By Kevin Yao and Ellen Zhang
BEIJING (Reuters) -China’s retail and factory activity fell sharply in April as wide COVID-19 lockdowns confined workers and consumers to their homes and severely disrupted supply chains, casting a long shadow over the outlook for the world’s second-largest economy.
Full or partial lockdowns were imposed in major centres across the country in March and April, including the most populous city Shanghai, hitting production and consumption and heightening risks for those parts of the global economy heavily dependent on China.
Retail sales in April shrank 11.1% from a year earlier, the biggest contraction since March 2020, data from the National Bureau of Statistics (NBS) showed on Monday, a steeper decline than forecast in a Reuters poll.
Factory production fell 2.9% from a year earlier, dashing expectations for a rise and the largest decline since February 2020, as anti-virus measures snarled supply chains and paralysed distribution.
Analysts now warn China’s current downturn may be harder to shake off than the one seen during the onset of the coronavirus pandemic in early 2020, with exports unlikely to swing higher and policymakers limited in their stimulus options.
“The upshot is that while the worst is hopefully over, we think China’s economy will struggle to return to its pre-pandemic trend,” Capital Economics analysts said.
The weak data sent China’s blue-chip stock index into the red in a sharp reversal from morning gains and also put an end to the brief rally seen other Asian markets on Monday.
Industrial output around the Yangtze River Delta, which includes Shanghai, fell 14.1% in April, while that in China’s northeast shrank 16.9%. Both regions saw a more than 30% dive in retail sales.
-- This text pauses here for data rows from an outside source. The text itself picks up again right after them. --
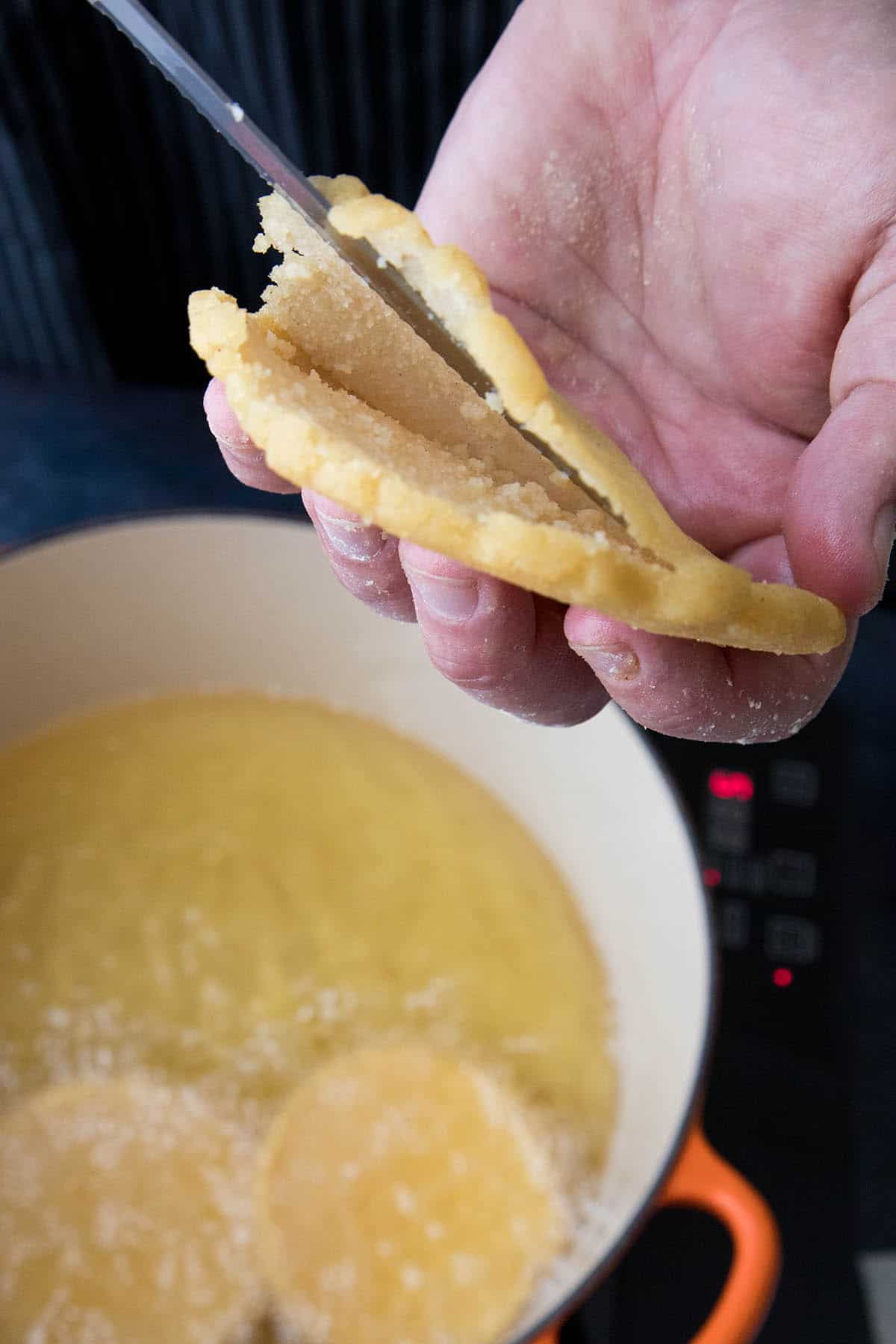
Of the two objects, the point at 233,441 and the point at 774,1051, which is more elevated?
the point at 233,441

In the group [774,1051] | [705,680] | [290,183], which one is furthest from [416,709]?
[290,183]

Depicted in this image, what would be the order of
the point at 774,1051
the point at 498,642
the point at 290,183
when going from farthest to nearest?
the point at 774,1051, the point at 498,642, the point at 290,183

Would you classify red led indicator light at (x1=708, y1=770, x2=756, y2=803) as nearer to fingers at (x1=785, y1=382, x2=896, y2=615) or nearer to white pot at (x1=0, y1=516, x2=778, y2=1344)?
white pot at (x1=0, y1=516, x2=778, y2=1344)

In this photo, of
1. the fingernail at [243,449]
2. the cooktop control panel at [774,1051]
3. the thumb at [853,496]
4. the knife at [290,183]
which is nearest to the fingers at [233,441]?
the fingernail at [243,449]

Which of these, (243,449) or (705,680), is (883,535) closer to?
(705,680)

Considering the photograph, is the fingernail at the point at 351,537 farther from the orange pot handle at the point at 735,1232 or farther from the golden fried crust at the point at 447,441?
the orange pot handle at the point at 735,1232

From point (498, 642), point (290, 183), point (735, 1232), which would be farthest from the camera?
point (735, 1232)

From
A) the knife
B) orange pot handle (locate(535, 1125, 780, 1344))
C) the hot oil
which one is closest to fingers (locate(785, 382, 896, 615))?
the knife

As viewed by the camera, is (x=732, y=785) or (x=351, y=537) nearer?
(x=351, y=537)
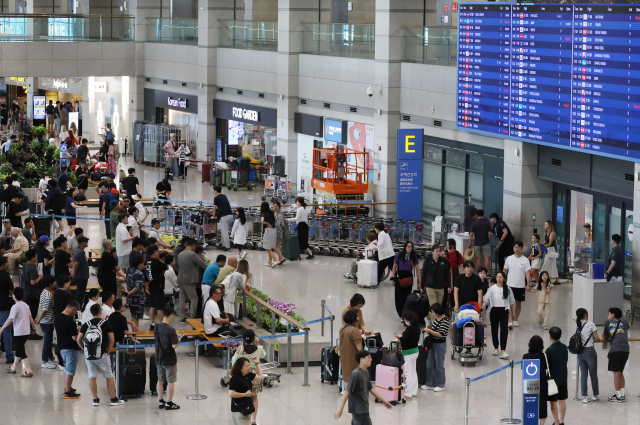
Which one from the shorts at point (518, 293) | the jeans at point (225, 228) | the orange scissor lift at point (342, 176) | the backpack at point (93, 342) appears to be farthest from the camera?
the orange scissor lift at point (342, 176)

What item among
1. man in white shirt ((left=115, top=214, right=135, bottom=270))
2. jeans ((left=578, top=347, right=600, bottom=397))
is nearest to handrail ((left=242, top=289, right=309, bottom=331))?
man in white shirt ((left=115, top=214, right=135, bottom=270))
In step with the unexpected industrial output decline, China processed 11% less crude oil in April, with daily throughput the lowest since March 2020. In the same month, power generation fell 4.3%, the lowest since May 2020.
“In April, the epidemic had a relatively big impact on the economic operation, but this impact was short-term and external,” Fu Linghui, a spokesperson at China’s statistics bureau, said at a press conference in Beijing on Monday.
Fu said he expects economy to improve in May with COVID-19 outbreaks in Jilin, Shanghai and other places coming under control.
Fixed asset investment, which Beijing is counting on to prop up the economy as exports lose momentum, rose 6.8% in the first four months, compared with an expected 7.0% rise.
CONSUMPTION, EMPLOYMENT HIT
Data showed a 22.7% drop in catering revenue in April as dining-out services were suspended in some provinces. Auto sales plunged 47.6% as carmakers slashed production amid empty showrooms and parts shortages.
Property sales by value slumped 46.6% from a year earlier, the fastest pace since at least 2010, as COVID-19 lockdowns chilled demand.
Worried about the weakness, economists have called for cash handouts from the government to the population.
The COVID shock also weighed on the job market, seen now as a top policy priority for Beijing to maintain economic and social stability. China’s nationwide survey-based jobless rate rose to 6.1% in April, the highest since February 2020 and above government’s 2022 target of below 5.5%.
Analysts say China’s official 2022 growth target of around 5.5% is looking harder and harder to achieve as officials maintain draconian zero-COVID policies. The economy grew 4.8% in the first quarter.
The extended lockdown in Shanghai and prolonged testing in Beijing are adding to the concerns about growth for the rest of the year, said Nie Wen, a Shanghai-based economist at Hwabao Trust.
“It’s still possible to achieve a GDP growth of around 5% this year if COVID curbs are only going to affect the economy in April and May. But the virus is so infectious, and I remain concerned about growth going forward.”
Nie said authorities would be cautious in rolling out quantitative measures like large-scale cuts to interest rates or banks’ reserve requirements to spur the economy, given concerns about U.S. Federal Reserve interest rate hikes and a depreciating Chinese currency. Structural and targeted measures, for struggling sectors such as property, would be used instead.
In a sign of continued support, China’s central bank rolled over maturing medium-term policy loans on Monday but kept the rate on those loans unchanged for a fourth straight month.
Analysts at ANZ said the impact of Shanghai’s lockdown is far-reaching.
“With total factory productivity yet to catch up, China’s growth will likely stay at the low end of the 4.0-5.0% range in the next few years,” ANZ said.